Para Parizotto, "é até mesmo um pouco de ingenuidade achar que qualquer mercado, ainda mais um mercado global de trilhões de dólares, possa seguir ciclos rigidamente determinísticos, com data marcada para começo, meio e fim. Não existe um único fator impactando o preço. Existem dezenas de vetores atuando ao mesmo tempo, e o halving é só um deles".
Oyama, da Hashdex, explica que as mudanças observadas mostram que "ainda pode existir alguma influência cíclica [no preço do bitcoin], mas é natural que esses padrões evoluam à medida que o mercado amadurece.
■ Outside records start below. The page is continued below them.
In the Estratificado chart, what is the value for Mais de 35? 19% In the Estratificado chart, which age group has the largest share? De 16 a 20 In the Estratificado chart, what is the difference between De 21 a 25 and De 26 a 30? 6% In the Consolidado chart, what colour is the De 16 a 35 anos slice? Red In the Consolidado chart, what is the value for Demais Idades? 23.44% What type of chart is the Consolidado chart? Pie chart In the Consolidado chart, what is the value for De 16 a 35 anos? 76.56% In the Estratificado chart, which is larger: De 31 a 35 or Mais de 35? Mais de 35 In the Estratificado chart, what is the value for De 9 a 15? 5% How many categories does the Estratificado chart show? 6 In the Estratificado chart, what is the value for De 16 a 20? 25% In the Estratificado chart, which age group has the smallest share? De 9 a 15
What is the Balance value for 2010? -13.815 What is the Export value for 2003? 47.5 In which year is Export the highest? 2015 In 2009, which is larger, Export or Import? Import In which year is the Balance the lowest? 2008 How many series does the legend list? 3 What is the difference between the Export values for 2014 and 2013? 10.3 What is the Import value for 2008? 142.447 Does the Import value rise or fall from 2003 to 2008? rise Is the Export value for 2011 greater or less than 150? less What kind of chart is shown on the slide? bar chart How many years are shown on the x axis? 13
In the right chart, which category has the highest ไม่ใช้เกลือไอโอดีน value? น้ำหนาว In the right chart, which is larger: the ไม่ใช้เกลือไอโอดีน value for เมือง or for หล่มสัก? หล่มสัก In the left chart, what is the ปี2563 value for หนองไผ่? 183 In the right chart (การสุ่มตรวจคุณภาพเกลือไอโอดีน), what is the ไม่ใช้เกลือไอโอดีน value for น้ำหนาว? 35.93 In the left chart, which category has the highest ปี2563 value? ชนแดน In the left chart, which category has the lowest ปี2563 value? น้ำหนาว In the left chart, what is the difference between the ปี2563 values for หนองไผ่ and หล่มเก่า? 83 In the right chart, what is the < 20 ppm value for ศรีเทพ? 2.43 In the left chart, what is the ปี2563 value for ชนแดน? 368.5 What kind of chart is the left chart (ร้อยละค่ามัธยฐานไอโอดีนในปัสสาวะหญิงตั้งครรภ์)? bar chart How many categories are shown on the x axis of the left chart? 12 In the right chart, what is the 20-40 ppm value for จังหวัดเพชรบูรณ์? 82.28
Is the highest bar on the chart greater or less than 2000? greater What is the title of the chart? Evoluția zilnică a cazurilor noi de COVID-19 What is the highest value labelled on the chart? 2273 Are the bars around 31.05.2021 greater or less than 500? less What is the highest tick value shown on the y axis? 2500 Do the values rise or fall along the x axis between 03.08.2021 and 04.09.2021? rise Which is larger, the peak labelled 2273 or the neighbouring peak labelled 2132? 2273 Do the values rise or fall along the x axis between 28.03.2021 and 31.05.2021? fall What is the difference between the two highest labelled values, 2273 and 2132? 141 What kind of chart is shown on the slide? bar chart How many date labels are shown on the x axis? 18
Em outras palavras, o halving segue relevante, mas os ciclos passados não devem ser vistos como um roteiro garantido para o futuro".
E isso exige uma nova forma de pensar para o investidor. Parizotto, da Mynt, acredita que o novo cenário exige quatro mudanças para os investidores:
"O bitcoin continua escasso, continua cíclico, mas agora se comporta cada vez mais como um ativo integrado ao sistema financeiro tradicional. E nesse mundo quem manda são os ciclos de liquidez e de economia real", resume o analista.